:: Consigne 1 ::
D'après la source, pourquoi la Commission européenne a-t-elle donné son feu vert au réseau très haut débit des Hauts de Seine ? Répondez en une à trois phrases.
:: Consigne 2 ::
Relevez dans la source toutes les orientations possibles qu'elle énumère face à l'enjeu du très haut débit.
:: Consigne 3 ::
Répondez brièvement à ces questions sur le texte consacré au très haut débit :
(a) À partir de quelle date les immeubles neufs devront-ils être fibrés partout en France ?
(b) Dans quel horizon les grandes associations de collectivités ont-elles demandé une couverture en fibre optique de l'essentiel du territoire ?
(c) Sur quoi les choix qui seront arrêtés auront-ils un impact direct ?

:: Source ::
Très haut débit pour tous, tous pour le très haut débit : vers des Etats généraux Octobre 2009
La fibre optique pour tous est devenue un enjeu politique national, et on ne peut que s’en féliciter. Le sujet est au cœur de l’actualité. La Commission européenne a donné son feu vert au réseau très haut débit, qui va couvrir la totalité des Hauts de Seine, en précisant qu’il allait "stimuler la concurrence et la fourniture de nouveaux services innovants au profit de tous les citoyens du département par son caractère public et son ouverture aux opérateurs". Mais tous les territoires ne sont pas aussi denses et riches. A partir du 1er janvier 2010, les immeubles neufs devront être fibrés, partout en France ; mais qui va amener la fibre pour les raccorder ? Et quand ? Généraliser le très haut débit apparaît nécessaire. Cependant les discussions sur ce sujet majeur sont aujourd’hui éclatées, sans cohérence et parfois obscures, alors qu’elles devraient faire l’objet d’un grand débat public avec tous les acteurs.
Est-ce qu’un médecin, un architecte, un salarié de PME, un élève aura accès, dans un délai raisonnable, à des services de communications électroniques aussi performants et bon marché dans une petite ville qu’à Paris ou en première couronne parisienne ? Est-ce que le découpage envisagé du territoire en "zone 1", "zone 2", "zone 3", suivant leur degré de rentabilité, ne va pas créer des citoyens, des services publics ou des entreprises de 3ème zone ? En juillet dernier, les grandes associations de collectivités, AMF, ADF, ARF, et l’AVICCA, ont demandé "une couverture en fibre optique de l’essentiel du territoire dans un horizon inférieur à dix ans". Le passage du réseau cuivre, hérité du monopole public, aux réseaux de nouvelle génération apparaît bien comme un enjeu d’aménagement et de compétitivité de chaque territoire et de la France entière. De l’Australie à la Grèce en passant par Singapour ou la Suisse et de nombreux autres pays se lancent aussi dans cette mutation.
Face à cet enjeu déterminant, qui doit mobiliser l’Etat, les opérateurs et les collectivités, les orientations possibles sont diverses. Laisser faire le marché et les opérateurs privés, favoriser et coordonner l’initiative publique locale, créer un nouveau réseau public ou en partenariat public/privé national… Les choix qui seront arrêtés auront un impact direct sur l’économie, la couverture territoriale, les prix des services offerts aux particuliers et aux entreprises.

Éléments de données
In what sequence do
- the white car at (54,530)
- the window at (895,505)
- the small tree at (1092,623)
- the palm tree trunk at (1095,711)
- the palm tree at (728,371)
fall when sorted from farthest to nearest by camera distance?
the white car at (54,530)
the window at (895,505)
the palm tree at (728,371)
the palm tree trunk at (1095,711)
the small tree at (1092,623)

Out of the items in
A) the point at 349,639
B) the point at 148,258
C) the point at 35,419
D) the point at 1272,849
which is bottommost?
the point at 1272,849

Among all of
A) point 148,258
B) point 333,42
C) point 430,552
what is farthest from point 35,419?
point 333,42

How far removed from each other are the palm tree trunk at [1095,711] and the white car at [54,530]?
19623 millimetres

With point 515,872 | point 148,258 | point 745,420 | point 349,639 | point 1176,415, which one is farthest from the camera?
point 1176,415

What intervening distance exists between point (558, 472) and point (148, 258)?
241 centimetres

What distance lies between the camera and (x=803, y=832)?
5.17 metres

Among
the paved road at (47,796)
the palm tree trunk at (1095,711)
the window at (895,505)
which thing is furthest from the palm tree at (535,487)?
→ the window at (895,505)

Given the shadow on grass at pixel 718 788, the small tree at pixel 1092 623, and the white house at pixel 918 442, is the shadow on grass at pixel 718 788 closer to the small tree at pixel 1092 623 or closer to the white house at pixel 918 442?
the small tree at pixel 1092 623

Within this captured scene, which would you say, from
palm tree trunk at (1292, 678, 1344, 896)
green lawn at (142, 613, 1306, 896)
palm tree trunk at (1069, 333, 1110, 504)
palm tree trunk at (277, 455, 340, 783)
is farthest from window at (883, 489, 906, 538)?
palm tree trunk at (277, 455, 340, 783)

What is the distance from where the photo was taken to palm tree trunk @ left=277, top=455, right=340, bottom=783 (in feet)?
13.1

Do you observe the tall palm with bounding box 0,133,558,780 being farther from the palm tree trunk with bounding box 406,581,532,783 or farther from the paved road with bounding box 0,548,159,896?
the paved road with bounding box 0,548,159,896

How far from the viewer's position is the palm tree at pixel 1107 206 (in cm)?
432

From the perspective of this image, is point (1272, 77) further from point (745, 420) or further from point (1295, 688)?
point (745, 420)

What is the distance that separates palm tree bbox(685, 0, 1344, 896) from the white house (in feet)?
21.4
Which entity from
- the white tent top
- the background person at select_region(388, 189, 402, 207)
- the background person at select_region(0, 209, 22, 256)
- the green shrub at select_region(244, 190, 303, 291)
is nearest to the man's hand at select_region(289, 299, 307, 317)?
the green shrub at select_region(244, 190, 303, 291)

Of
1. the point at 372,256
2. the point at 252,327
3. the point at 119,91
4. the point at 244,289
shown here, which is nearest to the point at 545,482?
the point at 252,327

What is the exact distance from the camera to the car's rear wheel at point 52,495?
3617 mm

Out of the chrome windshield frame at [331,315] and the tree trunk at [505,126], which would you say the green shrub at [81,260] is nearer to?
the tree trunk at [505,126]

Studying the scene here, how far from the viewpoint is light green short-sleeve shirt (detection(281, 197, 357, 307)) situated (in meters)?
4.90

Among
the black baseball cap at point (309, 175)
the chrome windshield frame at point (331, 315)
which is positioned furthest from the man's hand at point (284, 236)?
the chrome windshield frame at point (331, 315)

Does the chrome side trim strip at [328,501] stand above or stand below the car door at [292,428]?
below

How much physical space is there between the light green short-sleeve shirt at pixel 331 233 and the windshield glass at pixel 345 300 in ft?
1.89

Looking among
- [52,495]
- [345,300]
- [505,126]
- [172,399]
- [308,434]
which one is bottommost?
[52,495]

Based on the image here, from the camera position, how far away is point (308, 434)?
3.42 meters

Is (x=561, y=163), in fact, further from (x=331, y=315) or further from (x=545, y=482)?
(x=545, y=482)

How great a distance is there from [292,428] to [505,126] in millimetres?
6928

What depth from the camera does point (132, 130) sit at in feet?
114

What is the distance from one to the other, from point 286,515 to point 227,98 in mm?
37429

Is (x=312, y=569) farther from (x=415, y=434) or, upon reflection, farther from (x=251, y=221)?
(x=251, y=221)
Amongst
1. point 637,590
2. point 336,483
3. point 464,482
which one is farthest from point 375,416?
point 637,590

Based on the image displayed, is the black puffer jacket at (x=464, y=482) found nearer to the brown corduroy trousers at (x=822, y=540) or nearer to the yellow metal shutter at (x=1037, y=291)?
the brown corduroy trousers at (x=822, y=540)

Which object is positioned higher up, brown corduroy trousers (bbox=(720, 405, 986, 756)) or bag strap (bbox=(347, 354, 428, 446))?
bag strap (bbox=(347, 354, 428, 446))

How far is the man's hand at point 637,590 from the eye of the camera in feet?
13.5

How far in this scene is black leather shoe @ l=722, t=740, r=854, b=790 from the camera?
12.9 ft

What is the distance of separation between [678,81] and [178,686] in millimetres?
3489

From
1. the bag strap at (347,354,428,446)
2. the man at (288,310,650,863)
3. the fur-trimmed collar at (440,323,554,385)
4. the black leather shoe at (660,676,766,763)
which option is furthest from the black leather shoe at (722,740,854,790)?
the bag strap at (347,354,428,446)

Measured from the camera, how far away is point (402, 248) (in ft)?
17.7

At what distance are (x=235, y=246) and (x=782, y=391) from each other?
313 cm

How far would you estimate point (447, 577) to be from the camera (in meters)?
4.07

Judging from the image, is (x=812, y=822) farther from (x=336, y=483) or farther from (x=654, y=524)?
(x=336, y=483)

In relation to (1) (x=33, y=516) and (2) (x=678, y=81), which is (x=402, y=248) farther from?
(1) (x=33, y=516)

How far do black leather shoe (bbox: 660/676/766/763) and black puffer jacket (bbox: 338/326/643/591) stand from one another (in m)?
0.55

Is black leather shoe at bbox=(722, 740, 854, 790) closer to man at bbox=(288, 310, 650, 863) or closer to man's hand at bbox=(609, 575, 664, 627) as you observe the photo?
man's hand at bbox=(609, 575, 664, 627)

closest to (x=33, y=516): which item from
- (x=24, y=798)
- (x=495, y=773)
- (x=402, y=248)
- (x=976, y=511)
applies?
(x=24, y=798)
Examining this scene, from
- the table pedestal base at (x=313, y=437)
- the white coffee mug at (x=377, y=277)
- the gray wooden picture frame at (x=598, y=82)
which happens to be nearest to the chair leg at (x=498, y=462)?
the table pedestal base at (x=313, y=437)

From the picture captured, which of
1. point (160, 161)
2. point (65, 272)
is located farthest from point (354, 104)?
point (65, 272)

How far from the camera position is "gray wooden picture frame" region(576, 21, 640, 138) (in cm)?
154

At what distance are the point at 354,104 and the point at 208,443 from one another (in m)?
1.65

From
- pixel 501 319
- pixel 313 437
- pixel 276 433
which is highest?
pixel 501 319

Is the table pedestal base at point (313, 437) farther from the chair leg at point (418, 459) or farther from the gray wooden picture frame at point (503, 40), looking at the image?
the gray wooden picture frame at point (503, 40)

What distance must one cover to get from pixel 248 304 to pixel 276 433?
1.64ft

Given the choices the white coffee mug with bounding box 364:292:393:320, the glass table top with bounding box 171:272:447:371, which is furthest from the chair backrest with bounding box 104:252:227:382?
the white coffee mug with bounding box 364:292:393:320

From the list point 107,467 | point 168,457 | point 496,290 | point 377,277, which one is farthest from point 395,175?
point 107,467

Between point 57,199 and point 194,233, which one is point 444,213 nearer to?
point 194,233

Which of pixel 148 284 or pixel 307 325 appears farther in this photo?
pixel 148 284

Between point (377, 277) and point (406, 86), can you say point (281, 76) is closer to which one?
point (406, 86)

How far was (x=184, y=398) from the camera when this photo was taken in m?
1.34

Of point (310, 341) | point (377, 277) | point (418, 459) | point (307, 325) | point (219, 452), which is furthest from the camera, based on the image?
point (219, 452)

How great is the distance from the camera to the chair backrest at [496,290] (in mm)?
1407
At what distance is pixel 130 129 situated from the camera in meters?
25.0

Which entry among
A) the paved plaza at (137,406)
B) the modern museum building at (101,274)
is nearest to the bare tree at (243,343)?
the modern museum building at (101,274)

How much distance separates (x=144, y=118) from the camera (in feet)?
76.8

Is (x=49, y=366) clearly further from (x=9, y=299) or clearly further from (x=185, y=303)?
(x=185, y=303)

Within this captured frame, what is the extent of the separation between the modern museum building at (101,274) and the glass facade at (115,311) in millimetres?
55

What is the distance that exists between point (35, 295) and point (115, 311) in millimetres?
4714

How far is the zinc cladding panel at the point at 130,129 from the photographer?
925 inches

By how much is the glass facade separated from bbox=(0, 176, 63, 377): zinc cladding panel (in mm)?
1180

:: Résultat de l'exercice 1 ::
La Commission européenne a approuvé ce réseau parce qu'il allait « stimuler la concurrence et la fourniture de nouveaux services innovants au profit de tous les citoyens du département ». Elle l'attribue à son caractère public et à son ouverture aux opérateurs.

:: Résultat de l'exercice 2 ::
- Laisser faire le marché et les opérateurs privés
- Favoriser et coordonner l'initiative publique locale
- Créer un nouveau réseau public ou en partenariat public/privé national

:: Résultat de l'exercice 3 ::
(a) À partir du 1er janvier 2010.
(b) Dans un horizon inférieur à dix ans.
(c) Sur l'économie, la couverture territoriale et les prix des services offerts aux particuliers et aux entreprises.